Таланту Л. Толстого. Движение - от чёрта?
Мужик говорит: это чёрт его движет.
Другой говорит, что паровоз идёт оттого, что в нём колеса движутся.
Третий утверждает потом,
что причина движения заключается в дыме, относимом ветром.
Мужик неопровержим.
Для того чтобы его опровергнуть, надо, чтобы кто-нибудь доказал ему,
что нет чёрта, или чтобы другой мужик объяснил, что не чёрт его повёз,
а немец движет паровоз.
Только тогда из противоречий они увидят,
что они все не правы. Только это и углядят.
Но тот, который говорит, что причина есть движение колёс,
сам себя опровергает,
ибо, если он вступил на почву анализа, он должен идти дальше
и дальше себя убеждает:
он должен объяснить причину движения колёс.

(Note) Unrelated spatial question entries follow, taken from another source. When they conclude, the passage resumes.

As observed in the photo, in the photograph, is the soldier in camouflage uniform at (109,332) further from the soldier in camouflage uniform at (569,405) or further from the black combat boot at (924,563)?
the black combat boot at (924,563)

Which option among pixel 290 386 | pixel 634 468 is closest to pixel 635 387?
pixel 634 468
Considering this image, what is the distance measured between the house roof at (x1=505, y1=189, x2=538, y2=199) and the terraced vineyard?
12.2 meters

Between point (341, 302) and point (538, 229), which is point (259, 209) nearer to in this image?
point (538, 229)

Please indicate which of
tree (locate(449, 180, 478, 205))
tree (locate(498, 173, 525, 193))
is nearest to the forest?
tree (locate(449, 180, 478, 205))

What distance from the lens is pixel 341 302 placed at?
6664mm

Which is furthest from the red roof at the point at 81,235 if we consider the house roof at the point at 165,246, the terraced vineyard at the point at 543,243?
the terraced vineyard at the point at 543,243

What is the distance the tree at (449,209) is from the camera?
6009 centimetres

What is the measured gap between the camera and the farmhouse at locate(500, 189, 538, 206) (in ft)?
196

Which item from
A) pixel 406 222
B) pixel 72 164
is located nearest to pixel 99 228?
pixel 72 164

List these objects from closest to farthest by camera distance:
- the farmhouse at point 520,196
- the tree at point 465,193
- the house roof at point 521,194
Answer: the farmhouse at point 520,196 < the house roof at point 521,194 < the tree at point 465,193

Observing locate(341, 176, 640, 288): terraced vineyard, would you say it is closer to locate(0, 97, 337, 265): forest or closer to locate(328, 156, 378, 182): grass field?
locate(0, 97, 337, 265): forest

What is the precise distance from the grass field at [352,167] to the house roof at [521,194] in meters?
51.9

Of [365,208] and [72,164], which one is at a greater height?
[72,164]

Иначе движения не бывает!
И до тех пор, пока он не придёт к последней причине движения паровоза,
к сжатому в паровике пару, как главной видимой причины,
он не будет иметь права остановиться в отыскивании иной причины
(более глубокая, невидимая человеку причина – наличие в сжигаемом угле энергии,
нагревающей воду и создающей из воды пар, толкающий поршень – паровой энергии, …).
Тот же, который объяснял движение паровоза относимым назад дымом,
заметив, что объяснение о колёсах не дает причины, взял первый попавшийся признак
и, со своей стороны, выдал его за причину, связанную с дымом.
Единственное понятие, которое может объяснить движение паровоза,
есть понятие силы, равной видимому движению паровоза.
Единственное же понятие, посредством которого может быть объяснено движение народов,
есть понятие силы, равной всему движению этих народов.
Между тем под понятием этим разумеются различными историками силы -
совершенно различные и все не равные видимому движению силы.
Одни видят в нём силу, непосредственно присущую героям, —
как мужик видит чёрта в паровозе;
другие — силу, производную из других некоторых сил, — как движение колёс в этом паровозе;
третьи — умственное влияние, — как относимый дым
и всё связанное с ним.
До тех пор, пока пишутся истории отдельных лиц, — будь они Кесари, Александры
или Лютеры и Вольтеры,
а не история всех, без одного исключения всех людей,
принимающих участие в событии планеты нашей всей, —
нет никакой возможности описывать движение человечества без понятия о силе,
влекущей с желанием насладиться ею всласть
и заставляющей людей направлять свою деятельность к одной цели,
И единственное известное историкам такое понятие есть - власть.
____________
Л. Н. Толстой. Война и мир. Эпилог. Часть вторая
III
Идет паровоз. Спрашивается, отчего он движется?Мужик говорит: это черт движет его. Другой говорит, что паровоз идет оттого, что в нем движутся колеса. Третий утверждает, что причина движения заключается в дыме, относимом ветром.Мужик неопровержим. Для того чтобы его опровергнуть, надо, чтобы кто-нибудь доказал ему, что нет черта, или чтобы другой мужик объяснил, что не черт, а немец движет паровоз. Только тогда из противоречий они увидят, что они оба не правы. Но тот, который говорит, что причина есть движение колес, сам себя опровергает, ибо, если он вступил на почву анализа, он должен идти дальше и дальше: он должен объяснить причину движения колес. И до тех пор, пока он не придет к последней причине движения паровоза, к сжатому в паровике пару, он не будет иметь права остановиться в отыскивании причины. Тот же, который объяснял движение паровоза относимым назад дымом, заметив, что объяснение о колесах не дает причины, взял первый попавшийся признак и, с своей стороны, выдал его за причину.Единственное понятие, которое может объяснить движение паровоза, есть понятие силы, равной видимому движению.Единственное понятие, посредством которого может быть объяснено движение народов, есть понятие силы, равной всему движению народов.Между тем под понятием этим разумеются различными историками совершенно различные и все не равные видимому движению силы. Одни видят в нем силу, непосредственно присущую героям, — как мужик черта в паровозе; другие — силу, производную из других некоторых сил, — как движение колес; третьи — умственное влияние, — как относимый дым.До тех пор, пока пишутся истории отдельных лиц, — будь они Кесари, Александры или Лютеры и Вольтеры, а не история всех, без одного исключения всех людей, принимающих участие в событии, — нет никакой возможности описывать движение человечества без понятия о силе, заставляющей людей направлять свою деятельность к одной цели. И единственное известное историкам такое понятие есть власть.